Degrowth and the falling rate of profit
Why is degrowth wrong from a Marxist perspective? Let me explain with the fractions below.
73/105 (69%), 55/74 (74%), 39/49 (80%), 21/23 (91%), 13/10 (130%)
Anyone trained in Marxist economics should recognize this immediately. For the uninitiated (and don’t worry Marxism isn’t exactly a badge of honor anymore) these are hypothetical ratios for either the rate of surplus value or the rate of profit. It doesn’t matter which one, both make the same point.
In Marxist economics, value is comprised of three parts: constant capital (c), variable capital (v), and surplus value (s) for the formula
C = s +c +v
Constant capital (or fixed capital) is machines, technology, and PPE.
Variable capital is the amount of compensation to workers
And surplus is the additional value created via the labor process.
The rate of surplus value ie the degree of exploitation is calculated as the ratio of s/v, that is how much new value is made over and above the level of worker compensation.
The rate of profit is the ratio between surplus and constant capital, or s/c.
Now reconsider the fractions above. When the denominator s rises relative to the numerator c (or v) it means more exploitation and more profit for the capitalist. This is true regardless of the size of the total capital.
In fact smaller capitals tend to yield higher rates of profit and be more exploitative because they are easier to reproduce and require less fixed capital investment (in Marxist terms they have lower organic composition of capital).
Why does this definitively prove degrowth wrong to the point that the whole issue should have been put to rest decades ago?
Because degrowthers want to reduce the size of the fraction without addressing what’s really important, the ratio.
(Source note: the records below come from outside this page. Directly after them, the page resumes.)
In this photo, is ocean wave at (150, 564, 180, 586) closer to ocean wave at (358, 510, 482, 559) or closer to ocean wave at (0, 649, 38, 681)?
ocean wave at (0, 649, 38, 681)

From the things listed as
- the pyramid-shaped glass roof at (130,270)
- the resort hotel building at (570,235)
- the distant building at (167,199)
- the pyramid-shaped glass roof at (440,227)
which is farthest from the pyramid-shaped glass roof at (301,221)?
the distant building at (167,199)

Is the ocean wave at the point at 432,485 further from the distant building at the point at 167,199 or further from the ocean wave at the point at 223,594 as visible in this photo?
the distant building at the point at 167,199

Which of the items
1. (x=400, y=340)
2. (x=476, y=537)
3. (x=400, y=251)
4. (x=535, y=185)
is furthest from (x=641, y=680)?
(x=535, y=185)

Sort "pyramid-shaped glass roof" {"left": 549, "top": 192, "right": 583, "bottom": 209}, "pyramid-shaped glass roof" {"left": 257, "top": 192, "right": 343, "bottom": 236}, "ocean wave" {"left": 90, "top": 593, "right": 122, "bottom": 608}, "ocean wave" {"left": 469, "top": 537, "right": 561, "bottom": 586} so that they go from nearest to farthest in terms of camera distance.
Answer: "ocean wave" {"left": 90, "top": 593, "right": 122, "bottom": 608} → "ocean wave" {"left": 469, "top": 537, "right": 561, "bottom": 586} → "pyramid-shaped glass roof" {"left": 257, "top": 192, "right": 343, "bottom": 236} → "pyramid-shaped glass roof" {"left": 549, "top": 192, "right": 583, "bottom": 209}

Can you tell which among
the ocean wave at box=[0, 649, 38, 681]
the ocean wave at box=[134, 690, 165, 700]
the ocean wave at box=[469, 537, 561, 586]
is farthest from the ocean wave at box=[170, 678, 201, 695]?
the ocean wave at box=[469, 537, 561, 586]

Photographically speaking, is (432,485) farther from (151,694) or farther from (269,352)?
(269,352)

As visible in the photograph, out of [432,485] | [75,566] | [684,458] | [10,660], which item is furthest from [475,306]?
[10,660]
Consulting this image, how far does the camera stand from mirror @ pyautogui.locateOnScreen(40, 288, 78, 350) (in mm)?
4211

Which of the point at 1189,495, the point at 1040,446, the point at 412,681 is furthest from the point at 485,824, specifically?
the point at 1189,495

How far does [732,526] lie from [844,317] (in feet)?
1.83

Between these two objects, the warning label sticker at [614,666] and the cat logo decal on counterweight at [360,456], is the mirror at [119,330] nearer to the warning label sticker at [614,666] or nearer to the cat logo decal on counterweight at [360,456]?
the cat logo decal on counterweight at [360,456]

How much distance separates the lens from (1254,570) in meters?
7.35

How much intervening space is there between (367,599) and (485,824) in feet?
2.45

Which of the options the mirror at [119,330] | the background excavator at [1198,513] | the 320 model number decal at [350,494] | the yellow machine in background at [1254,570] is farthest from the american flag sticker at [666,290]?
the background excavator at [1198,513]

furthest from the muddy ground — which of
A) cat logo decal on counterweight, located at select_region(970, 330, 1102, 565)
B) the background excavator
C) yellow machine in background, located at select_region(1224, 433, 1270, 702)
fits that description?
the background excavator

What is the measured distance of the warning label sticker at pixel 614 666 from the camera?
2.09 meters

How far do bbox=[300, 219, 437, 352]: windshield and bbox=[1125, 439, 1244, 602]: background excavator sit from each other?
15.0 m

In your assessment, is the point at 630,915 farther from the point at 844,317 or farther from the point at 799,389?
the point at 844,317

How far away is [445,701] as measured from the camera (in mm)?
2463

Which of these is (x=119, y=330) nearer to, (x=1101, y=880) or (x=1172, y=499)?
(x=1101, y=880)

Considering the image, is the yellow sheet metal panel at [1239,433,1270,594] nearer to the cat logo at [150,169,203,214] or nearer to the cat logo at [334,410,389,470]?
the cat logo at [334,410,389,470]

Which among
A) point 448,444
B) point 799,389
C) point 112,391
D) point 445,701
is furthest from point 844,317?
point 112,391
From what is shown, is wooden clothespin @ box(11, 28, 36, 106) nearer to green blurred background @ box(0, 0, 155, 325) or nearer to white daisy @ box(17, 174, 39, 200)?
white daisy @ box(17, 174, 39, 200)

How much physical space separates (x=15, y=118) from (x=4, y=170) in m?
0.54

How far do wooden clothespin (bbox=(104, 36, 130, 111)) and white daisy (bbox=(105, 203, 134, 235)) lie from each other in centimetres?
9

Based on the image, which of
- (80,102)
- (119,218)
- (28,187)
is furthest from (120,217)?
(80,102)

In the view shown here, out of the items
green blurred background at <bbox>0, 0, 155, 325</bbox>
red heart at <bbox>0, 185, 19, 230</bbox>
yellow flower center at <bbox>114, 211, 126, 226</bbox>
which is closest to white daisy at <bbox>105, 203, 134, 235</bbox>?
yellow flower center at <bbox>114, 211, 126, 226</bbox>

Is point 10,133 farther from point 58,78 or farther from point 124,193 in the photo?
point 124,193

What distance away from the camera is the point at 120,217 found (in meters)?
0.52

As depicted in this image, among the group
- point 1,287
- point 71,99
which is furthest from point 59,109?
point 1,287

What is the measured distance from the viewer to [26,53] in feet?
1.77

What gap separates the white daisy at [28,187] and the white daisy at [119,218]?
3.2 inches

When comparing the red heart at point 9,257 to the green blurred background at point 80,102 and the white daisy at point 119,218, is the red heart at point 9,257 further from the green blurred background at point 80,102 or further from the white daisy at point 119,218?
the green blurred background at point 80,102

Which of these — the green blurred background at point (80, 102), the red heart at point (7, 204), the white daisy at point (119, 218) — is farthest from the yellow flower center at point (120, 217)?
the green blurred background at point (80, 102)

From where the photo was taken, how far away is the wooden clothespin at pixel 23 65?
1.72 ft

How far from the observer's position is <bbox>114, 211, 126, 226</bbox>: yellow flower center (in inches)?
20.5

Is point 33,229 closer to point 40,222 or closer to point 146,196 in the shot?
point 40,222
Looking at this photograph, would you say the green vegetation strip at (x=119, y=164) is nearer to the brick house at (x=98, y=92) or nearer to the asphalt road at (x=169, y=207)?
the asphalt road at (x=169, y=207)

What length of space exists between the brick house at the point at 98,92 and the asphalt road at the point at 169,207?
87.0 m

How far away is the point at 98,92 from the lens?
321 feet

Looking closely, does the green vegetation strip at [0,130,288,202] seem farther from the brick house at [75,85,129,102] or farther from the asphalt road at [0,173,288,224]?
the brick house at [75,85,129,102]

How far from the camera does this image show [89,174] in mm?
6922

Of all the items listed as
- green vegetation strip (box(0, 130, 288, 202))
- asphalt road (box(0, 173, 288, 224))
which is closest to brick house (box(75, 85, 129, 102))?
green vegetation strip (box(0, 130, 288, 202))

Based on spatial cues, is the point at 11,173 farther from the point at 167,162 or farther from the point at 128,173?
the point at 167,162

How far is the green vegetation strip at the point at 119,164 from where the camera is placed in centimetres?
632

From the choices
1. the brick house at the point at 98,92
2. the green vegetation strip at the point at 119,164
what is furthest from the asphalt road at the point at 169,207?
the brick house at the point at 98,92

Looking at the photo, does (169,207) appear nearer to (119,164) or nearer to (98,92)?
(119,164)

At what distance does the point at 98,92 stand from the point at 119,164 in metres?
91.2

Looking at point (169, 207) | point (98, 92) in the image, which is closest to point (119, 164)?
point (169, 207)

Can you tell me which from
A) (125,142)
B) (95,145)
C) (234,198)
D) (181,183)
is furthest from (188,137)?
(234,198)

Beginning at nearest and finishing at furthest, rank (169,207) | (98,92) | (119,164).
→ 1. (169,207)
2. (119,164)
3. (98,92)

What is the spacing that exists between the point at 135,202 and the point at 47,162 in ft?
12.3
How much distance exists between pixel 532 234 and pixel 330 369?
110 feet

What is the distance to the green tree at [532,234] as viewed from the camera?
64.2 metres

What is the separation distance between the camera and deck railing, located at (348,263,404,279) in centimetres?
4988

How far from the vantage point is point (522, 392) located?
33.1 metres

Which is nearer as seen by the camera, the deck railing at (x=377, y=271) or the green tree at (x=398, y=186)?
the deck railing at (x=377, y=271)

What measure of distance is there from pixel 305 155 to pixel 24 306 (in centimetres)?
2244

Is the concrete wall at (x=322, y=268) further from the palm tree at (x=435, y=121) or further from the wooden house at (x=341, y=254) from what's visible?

And moreover the fact that the rate of profit especially in fact tends to fall as the size of capital increases.
Conversely, reducing the size of the stock of capital, or the denominator c, under capitalist relations in fact simply increases exploitation and raises the rate of profit!
So what the real solution to the degrowth trap? From the perspective of the falling rate of profit, it logically follows that it would be to reduce the size of (s) and raise that of (c) especially in proportion to each other. In other words it means very simply mechanization and rising wages. More specifically this means an increased power of labor (over production as well as political power) alongside mechanization that is subject to the rational planned control of workers (ie operates toward meeting real need rather than just profit).
This and only this would reduce the rate of profit to unsustainable levels in contrast to degrowth which in its current form will only simply raise it through increased worker exploration and impoverishment.
The ruling class as a matter of fact has already long ago grasped this and have thus embraced degrowth as their most recent iteration of Malthusian depopulation policies.